What this moment reveals

The story brings into sharp relief several truths we must confront:

  • Infrastructure is uneven: access to a bank five minutes away for some means a four-kilometre trek for others.
  • Bureaucracy assumes physical mobility and documentation as the baseline, which excludes many elderly, disabled, or homebound people.
  • Technology and policy that are meant to simplify — Aadhaar, KYC rules, digital onboarding — can become barriers when they are not adapted to the realities of rural life.

I have written before about the need for a more inclusive approach to identity and KYC. In my piece, Single KYC ? Why only for Financial Sector ? I argued for simplifying identification processes so citizens do not repeatedly prove their existence every time they need a service. That argument feels more urgent today than when I first wrote it.

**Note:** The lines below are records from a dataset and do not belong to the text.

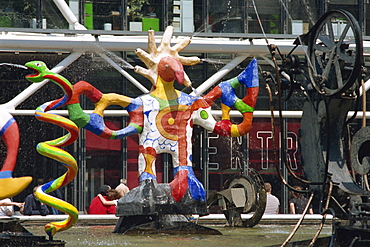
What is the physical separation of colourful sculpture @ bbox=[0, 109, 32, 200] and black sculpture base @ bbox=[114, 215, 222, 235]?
308 cm

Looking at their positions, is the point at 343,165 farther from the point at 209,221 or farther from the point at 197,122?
the point at 209,221

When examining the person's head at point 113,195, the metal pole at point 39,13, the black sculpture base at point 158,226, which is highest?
the metal pole at point 39,13

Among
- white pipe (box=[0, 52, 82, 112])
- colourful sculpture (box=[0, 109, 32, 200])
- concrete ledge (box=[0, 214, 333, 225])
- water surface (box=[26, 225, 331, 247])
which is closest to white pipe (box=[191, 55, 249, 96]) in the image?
white pipe (box=[0, 52, 82, 112])

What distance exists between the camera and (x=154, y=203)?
11.4m

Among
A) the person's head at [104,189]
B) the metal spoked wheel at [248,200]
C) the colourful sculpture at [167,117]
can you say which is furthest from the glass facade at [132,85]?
the colourful sculpture at [167,117]

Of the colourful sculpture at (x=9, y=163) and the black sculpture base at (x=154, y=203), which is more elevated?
the colourful sculpture at (x=9, y=163)

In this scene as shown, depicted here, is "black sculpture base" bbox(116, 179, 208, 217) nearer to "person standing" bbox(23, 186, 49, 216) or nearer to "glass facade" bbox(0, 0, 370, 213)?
"person standing" bbox(23, 186, 49, 216)

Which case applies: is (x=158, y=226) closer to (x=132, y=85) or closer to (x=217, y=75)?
(x=217, y=75)

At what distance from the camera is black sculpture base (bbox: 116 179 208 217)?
11375mm

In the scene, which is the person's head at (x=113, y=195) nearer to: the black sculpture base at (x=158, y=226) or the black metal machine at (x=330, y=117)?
the black sculpture base at (x=158, y=226)

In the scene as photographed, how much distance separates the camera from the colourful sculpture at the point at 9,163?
849 centimetres

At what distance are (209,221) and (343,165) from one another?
506 centimetres

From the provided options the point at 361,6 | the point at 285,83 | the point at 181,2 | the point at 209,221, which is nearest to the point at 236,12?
the point at 181,2

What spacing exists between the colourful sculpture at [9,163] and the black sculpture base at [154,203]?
2981mm
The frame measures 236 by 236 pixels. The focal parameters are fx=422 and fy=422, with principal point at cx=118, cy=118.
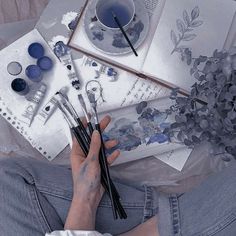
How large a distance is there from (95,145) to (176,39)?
264 mm

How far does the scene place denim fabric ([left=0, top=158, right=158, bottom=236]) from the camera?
0.77m

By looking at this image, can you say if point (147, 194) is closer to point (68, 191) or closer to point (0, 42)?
point (68, 191)

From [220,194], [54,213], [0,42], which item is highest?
[0,42]

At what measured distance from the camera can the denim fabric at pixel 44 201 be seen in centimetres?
77

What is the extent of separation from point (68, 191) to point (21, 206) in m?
0.09

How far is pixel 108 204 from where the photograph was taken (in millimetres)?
812

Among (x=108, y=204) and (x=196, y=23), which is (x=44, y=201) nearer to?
(x=108, y=204)

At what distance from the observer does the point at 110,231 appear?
82 cm

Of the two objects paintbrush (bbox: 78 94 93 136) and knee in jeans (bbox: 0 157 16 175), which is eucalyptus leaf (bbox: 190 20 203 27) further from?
knee in jeans (bbox: 0 157 16 175)

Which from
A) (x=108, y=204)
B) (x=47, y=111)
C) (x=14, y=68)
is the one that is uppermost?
(x=14, y=68)

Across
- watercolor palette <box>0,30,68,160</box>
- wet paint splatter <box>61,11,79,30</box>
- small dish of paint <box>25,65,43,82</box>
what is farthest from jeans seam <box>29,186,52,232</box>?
wet paint splatter <box>61,11,79,30</box>

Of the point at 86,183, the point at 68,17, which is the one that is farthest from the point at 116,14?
the point at 86,183

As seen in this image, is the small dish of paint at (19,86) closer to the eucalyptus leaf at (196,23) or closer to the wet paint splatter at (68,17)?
the wet paint splatter at (68,17)

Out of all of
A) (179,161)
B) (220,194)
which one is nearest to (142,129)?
(179,161)
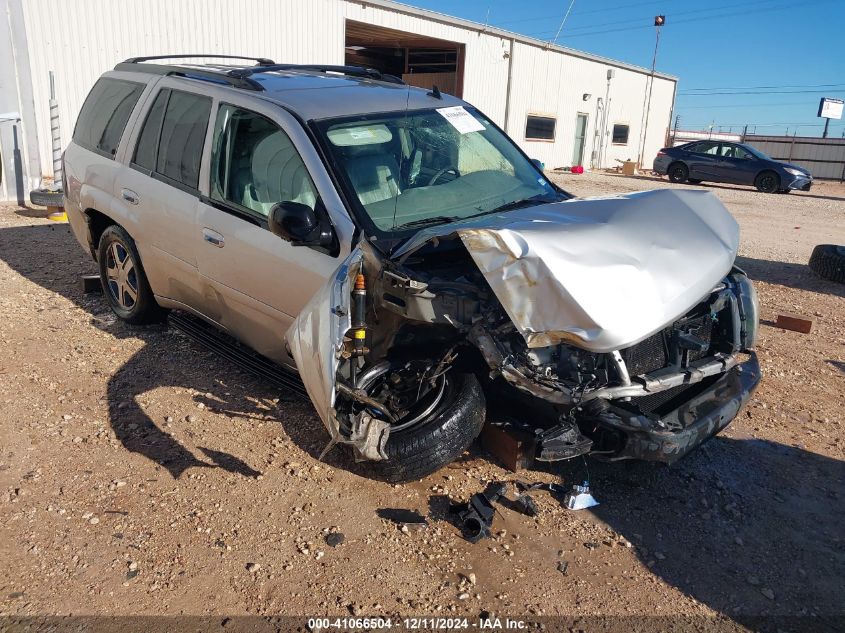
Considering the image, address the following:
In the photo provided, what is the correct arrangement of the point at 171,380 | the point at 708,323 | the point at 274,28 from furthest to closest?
1. the point at 274,28
2. the point at 171,380
3. the point at 708,323

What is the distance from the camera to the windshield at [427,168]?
376 cm

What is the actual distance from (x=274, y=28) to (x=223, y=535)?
1525 centimetres

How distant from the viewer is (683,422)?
10.7 ft

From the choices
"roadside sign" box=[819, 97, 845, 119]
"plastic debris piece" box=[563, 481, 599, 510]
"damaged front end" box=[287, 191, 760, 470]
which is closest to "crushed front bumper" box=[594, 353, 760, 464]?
"damaged front end" box=[287, 191, 760, 470]

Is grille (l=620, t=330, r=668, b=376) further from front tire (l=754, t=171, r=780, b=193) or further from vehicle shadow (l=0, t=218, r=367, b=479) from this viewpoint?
front tire (l=754, t=171, r=780, b=193)

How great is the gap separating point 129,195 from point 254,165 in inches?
56.5

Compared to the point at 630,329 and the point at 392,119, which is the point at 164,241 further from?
the point at 630,329

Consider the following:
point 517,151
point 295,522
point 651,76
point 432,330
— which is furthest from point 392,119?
point 651,76

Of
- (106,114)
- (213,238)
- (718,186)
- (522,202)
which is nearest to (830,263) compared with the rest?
(522,202)

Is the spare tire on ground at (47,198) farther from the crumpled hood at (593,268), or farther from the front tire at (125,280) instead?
the crumpled hood at (593,268)

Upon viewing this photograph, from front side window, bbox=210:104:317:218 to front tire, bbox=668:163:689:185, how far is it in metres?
21.3

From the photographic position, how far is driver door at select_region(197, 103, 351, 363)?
149 inches

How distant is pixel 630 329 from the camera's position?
2785 mm

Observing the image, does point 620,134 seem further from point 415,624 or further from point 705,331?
point 415,624
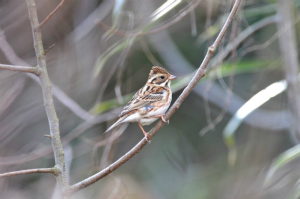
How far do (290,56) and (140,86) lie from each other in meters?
2.08

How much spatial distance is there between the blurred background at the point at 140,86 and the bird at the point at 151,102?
1.50 feet

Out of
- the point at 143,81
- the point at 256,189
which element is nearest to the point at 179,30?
the point at 143,81

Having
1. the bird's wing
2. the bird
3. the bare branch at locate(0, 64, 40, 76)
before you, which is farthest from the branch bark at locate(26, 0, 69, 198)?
the bird's wing

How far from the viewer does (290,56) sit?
360 cm

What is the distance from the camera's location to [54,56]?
4.30 metres

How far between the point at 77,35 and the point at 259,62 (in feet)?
6.79

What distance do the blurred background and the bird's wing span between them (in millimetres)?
442

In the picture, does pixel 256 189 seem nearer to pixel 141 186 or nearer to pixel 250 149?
pixel 250 149

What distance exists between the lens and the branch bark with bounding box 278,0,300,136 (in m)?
3.46

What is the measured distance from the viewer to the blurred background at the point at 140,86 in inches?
152

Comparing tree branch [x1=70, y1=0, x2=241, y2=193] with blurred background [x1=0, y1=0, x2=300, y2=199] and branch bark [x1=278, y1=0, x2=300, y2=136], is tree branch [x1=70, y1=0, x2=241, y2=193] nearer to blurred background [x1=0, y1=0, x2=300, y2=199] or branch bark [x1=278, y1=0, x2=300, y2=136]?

Practical fixes that respect dignity

If we want to honor the courage of that woman with systems that actually help, here are practical changes we should push for now:

  • Mobile KYC camps and doorstep verification for elderly and immobile citizens.
  • Authorized community agents (trained locals) who can perform KYC and banking tasks within the village.
  • Acceptance of alternative verification methods where biometrics or travel are impractical — e.g., video KYC with trusted witnesses, registered caregiver attestations, or simplified community-based identity records.
  • Policy moves toward a single, portable KYC record that can be used across institutions so people aren't repeatedly forced to travel.
  • Investment in local banking access points (banking correspondents, post office integration) with elder-friendly processes.

These are neither revolutionary nor prohibitively expensive. They require political will, empathetic product design, and a small shift from assuming the user will come to the service to the service coming to the user.

Why this matters beyond one story

This is not just about one woman or one bank visit. It is about dignity. About the implicit contract between a state and its citizens: that recognition, services, and protections should be reachable — physically and administratively. When systems demand that the weakest walk the farthest, we need to redesign those systems.

I try to keep my optimism tethered to practicality. We can build identity and service systems that are both secure and humane. We can make KYC a bridge to inclusion rather than a gate that keeps people outside. But to do that we must listen to the experiences hidden in news snippets: the long walks, the caregivers on tired backs, the rituals of survival.

A small call to action

If you work in policy, banking, product design, or community development, ask this simple question whenever you redesign a process: who is forced to carry the cost of proving the rest of us right? Start there. Make the systems bear the weight instead of the people.